▶ [ZU BEARBEITENDE AUFGABEN]:
1. Fasse im Auszug über den vermeintlichen Radweg den Absatz, der mit „Kurz zusammengefasst:“ beginnt, als knappe Stichpunktliste zusammen, ohne eine seiner Kernaussagen wegzulassen.
2. Greife den Auszug über den vermeintlichen Radweg an seinem letzten Satz auf und schreibe ihn von dort aus weiter.

▶ [TEXTAUSZUG]:
::::

Regeln, Wissen & Gestaltung

Da kommt man frisch erholt aus dem Urlaub und schon erblickt man in der Allgemeinen Zeitung am Montag, 15.08.2022 den Artikel über den vermeintlichen Radweg an der John-F.-Kennedy-Straße (auch online hier: Irritation in Bad Kreuznach: Rot abgesetzt, aber kein Radweg (allgemeine-zeitung.de)).

Kurz zusammengefasst: Der einseitige Fußweg an der John-F.-Kennedy-Straße ist zwar mit farbigem Pflaster markiert mitnichten ist dies aber ein Radweg, denn dazu fehlt die erforderliche Beschilderung. Ein Radfahrer, der sich dieser Tatsache nicht bewusst war, wurde durch das Ordnungsamt mit 55 Euro Bußgeld belegt. Die Stadtverwaltung verteidigt das Vorgehen der Ordnungshüter.

Ich sehe hier mehrere interessante Aspekte, die gerade im Hinblick auf den Wandel im Straßenverkehr beleuchtet werden sollen:

  1. Regeln gelten für alle Verkehrsteilnehmenden
  2. Der Kenntnisstand muss aufgefrischt werden
  3. Die Verwaltung muss durch Beschilderung und Wegführung das regelkonforme Verhalten fördern

(1) Regeln

Der erste Punkt sollte eigentlich keiner Erläuterung bedürfen – ganz so einfach ist es aber gerade im Hinblick auf das Verhalten der Radfahrenden nicht unbedingt. Für mich ist unstrittig, dass die Straßenverkehrsordnung uneingeschränkt gilt. Die StVO betont den Schutz der schwächeren Verkehrsteilnehmenden vor den stärkeren. Das kommt im konkreten Fall zum Tragen: Die vermeintlich harsche Strafe für den Radfahrer ist der Mindestsatz für das verbotswidrige Befahren eines Gehweges. Sowohl mit dem Auto als auch dem Fahrrad kostet dies 55 €. Kommen Behinderung, Gefährdung oder gar ein Unfall hinzu, so kann das Bußgeld bis auf 100 € klettern. Klar, denn der Gehweg ist der Schutzstreifen der zu Fuß Gehenden.
Warum sieht man dann dennoch häufig Radfahrende auf dem Bürgersteig? Eine gängige Antwort ist: „Da fühle ich mich sicherer“. Mit gleichem Argument könnte ein Fahranfänger seinen PKW statt über die Wilhelmstraße einmal durch die Fußgängerzone der Mannheimer Straße lenken. Der Schwächere ist zu schützen – ergo kann das Argument nicht herangezogen werden, da man sonst seine persönliche Sicherheit auf dem Rücken der anderen Verkehrsteilnehmenden erhöht.

::::

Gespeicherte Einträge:
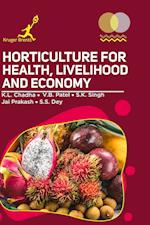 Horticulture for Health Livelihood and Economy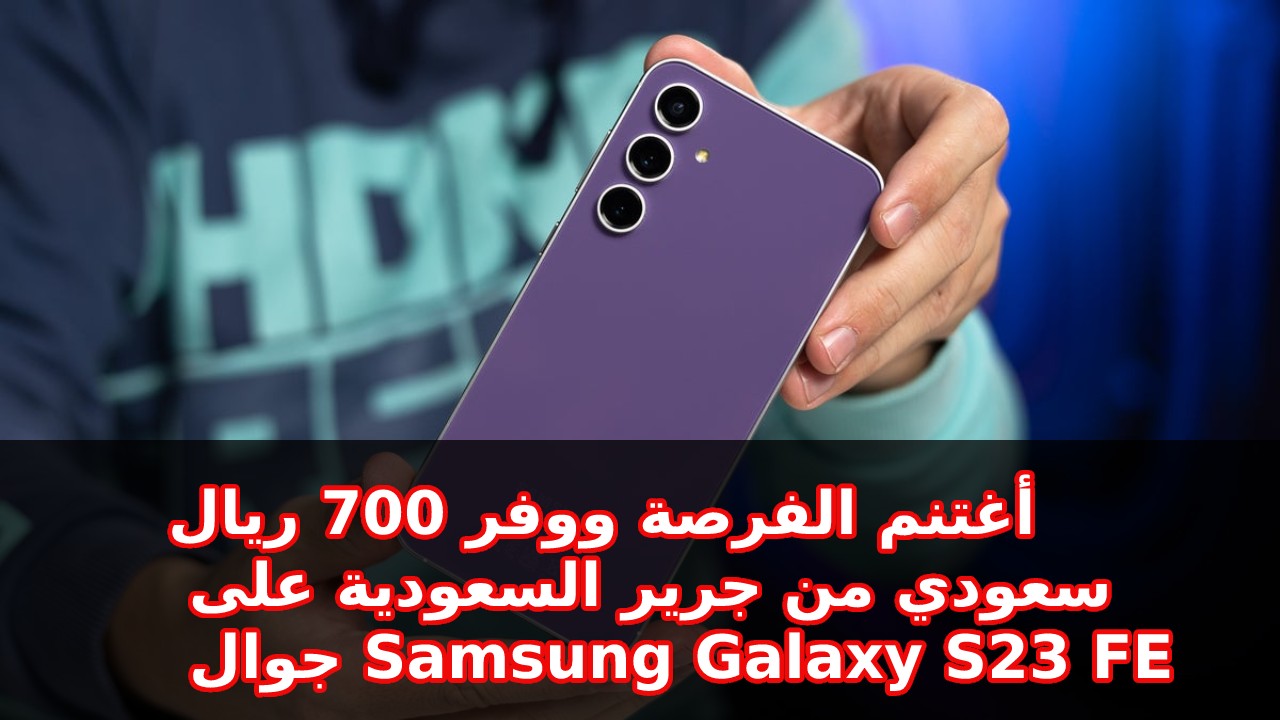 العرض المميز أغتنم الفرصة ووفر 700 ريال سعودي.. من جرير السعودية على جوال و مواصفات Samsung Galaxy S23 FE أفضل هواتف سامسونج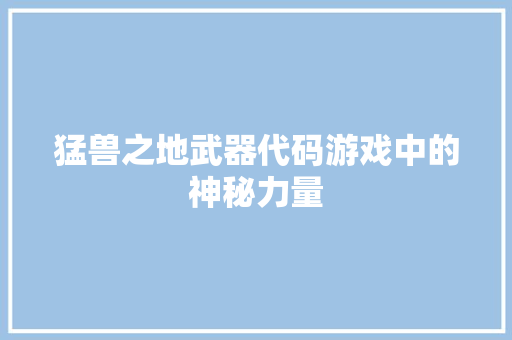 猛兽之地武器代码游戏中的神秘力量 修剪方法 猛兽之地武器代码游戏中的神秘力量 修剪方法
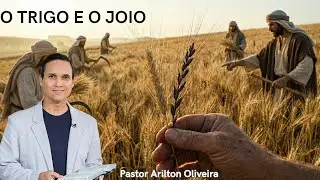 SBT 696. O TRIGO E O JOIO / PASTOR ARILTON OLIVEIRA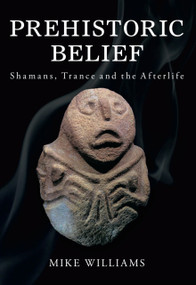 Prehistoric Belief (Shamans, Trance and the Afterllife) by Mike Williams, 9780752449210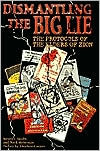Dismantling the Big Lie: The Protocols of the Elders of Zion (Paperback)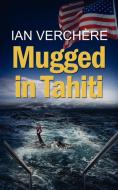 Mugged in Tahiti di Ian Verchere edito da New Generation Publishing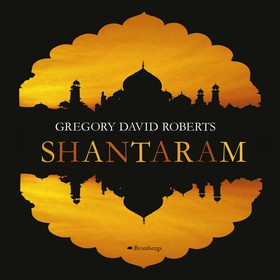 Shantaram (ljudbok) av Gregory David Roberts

::::

▶ [ERGEBNISSE JE AUFGABE]:
1.
- Der einseitige Fußweg an der John-F.-Kennedy-Straße ist farbig gepflastert, gilt aber mangels erforderlicher Beschilderung nicht als Radweg.
- Ein Radfahrer, dem das nicht bewusst war, erhielt vom Ordnungsamt ein Bußgeld von 55 Euro.
- Die Stadtverwaltung verteidigt das Vorgehen der Ordnungshüter.

2.
Verblüffend ist die jetzige Ahndung aber auch, da sie neuartig ist. In der Vergangenheit war das eher selten der Fall, man denke nur an die stets radfahrende Frau Dr. Kaster-Meurer, die dem Gehweg dabei nicht abgeneigt war. Das Durchsetzten von Regeln ist korrekt – ob man im konkreten Fall nicht auch eine Verwarnung hätte aussprechen können, sei dahingestellt. Für das Fortkommen des Radverkehrs insgesamt ist aber regelkonformes Verhalten eines Großteils der Radfahrenden erforderlich.

(2) Wissen

Womit wir direkt bei dem, aus meiner Sicht, mangelnden Kenntnisstand ankommen. Die klassische Karriere in einer ländlich geprägten Region ist doch: Fahrradprüfung in der Grundschule und mit 18 Jahren der PKW-Führerschein. Wenn man nun im Rahmen der Verkehrswende nicht mehr nur den Radweg Nahe entlangfährt, sondern „richtig“ am Verkehrsgeschehen teilnehmen muss, dann ist das Erlernte aus der Grundschule schon eher weit weg und möglicherweise auch nicht ganz auf dem aktuellsten Stand. Oder wie ist aktuell das nebeneinander Fahren mit Fahrrädern geregelt?
Will heißen, ich gehe davon aus, dass weniger absichtlich Verstöße begangen werden, als es den Verursachern gar nicht bewusst ist.
Für dieses Thema finde ich die mediale Berichterstattung sehr gut, denn niemandem ist damit geholfen, wenn das Ordnungsamt einen Knollen nach dem anderen verteilt, aber keine Verhaltensänderung erzielt wird, weil es keiner mitbekommt. Dieser Blog ist ebenfalls ein Versuch das Fahrradwissen in Bad Kreuznach zu erweitern.
Diesem Feld wird in Zukunft vermutlich noch viel Energie gewidmet werden müssen – ohne dass ich dafür direkt ein Patentrezept wüsste. Denn je mehr das Fahrrad an Bedeutung zunimmt, desto mehr Nutzer:innen werden neu dazu kommen und vieles neu lernen müssen. Ich finde in diesem Zusammenhang bspw. die Fahrradpiktogramme auf der Wilhelmstraße gut. Sie schützen nicht und sie sind kein Radweg. Aber sie zeigen jedem Radfahrenden (und selbstverständlich auch den Autofahrenden) unmissverständlich, dass die Straße nicht nur für Autos sondern eben auch für Fahrräder da ist.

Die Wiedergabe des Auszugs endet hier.